Mit 30 Länderspielen hat Gündogan hinter Neuer (85), Joshua Kimmich (39) und Marco Reus (38) tatsächlich die viertmeisten Partien der aktuellen Nationalspieler bestritten. Mit 28 Jahren war er zudem der älteste Feldspieler in der Startelf. "Ich gehöre jetzt zur alten Riege", sagte Gündogan lächelnd, und das erzählt etwas über die Verjüngung des Teams. Dass Gündogan ein wichtiger Teil davon ist, darüber diskutiert längst niemand mehr.

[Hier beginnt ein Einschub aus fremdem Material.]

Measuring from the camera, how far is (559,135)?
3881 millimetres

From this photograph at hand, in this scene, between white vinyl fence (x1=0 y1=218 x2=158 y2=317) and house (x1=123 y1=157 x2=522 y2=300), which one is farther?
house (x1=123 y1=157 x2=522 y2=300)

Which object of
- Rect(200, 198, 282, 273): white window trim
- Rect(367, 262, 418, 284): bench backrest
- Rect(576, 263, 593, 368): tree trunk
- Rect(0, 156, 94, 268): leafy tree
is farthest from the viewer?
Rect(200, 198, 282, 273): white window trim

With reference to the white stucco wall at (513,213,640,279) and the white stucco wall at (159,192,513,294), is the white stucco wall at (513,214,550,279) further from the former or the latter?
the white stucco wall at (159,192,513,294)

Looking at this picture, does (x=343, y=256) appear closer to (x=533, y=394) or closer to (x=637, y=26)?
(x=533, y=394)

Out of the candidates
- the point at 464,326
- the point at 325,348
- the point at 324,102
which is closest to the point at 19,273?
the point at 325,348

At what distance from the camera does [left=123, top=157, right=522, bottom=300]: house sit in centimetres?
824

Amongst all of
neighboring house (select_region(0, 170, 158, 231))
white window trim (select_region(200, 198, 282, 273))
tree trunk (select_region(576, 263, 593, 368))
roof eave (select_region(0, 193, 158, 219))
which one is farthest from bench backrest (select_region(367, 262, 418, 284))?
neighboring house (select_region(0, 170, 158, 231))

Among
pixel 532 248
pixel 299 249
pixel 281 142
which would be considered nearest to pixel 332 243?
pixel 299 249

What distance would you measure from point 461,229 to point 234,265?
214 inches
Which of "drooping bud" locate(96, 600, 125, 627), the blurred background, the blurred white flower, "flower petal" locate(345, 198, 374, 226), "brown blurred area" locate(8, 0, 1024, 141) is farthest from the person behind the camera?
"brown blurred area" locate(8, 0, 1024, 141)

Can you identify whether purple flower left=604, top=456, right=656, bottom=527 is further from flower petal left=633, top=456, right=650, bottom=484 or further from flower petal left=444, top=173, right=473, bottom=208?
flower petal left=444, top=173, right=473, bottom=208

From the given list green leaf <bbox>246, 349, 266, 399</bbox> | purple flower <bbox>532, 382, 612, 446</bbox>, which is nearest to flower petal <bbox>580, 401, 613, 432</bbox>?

Es bleibt die Frage, wie man es schafft, in neun Monaten den Weg vom Buhmann zum Ersatzkapitän zu finden. Gündogan hatte sich nach der desaströsen WM zunächst psychologische Hilfe holen wollen, aber schnell gemerkt, dass nur er allein sich aus dem Tief herausnavigieren kann. "Ich glaube, dass es wichtig war, dass ich während der ganz schwierigen Monate weiter versucht habe, mich einzubringen", sagte Gündogan nach dem Serbien-Spiel. "Ich wollte mich charakterlich gut verhalten. Und dann haben die Leute gemerkt, dass ich mich eingliedern will."
Ilkay Gündogan ist jetzt endgültig kein Verstoßener mehr. Er ist jetzt wieder ein ganz normaler, deutscher Nationalspieler.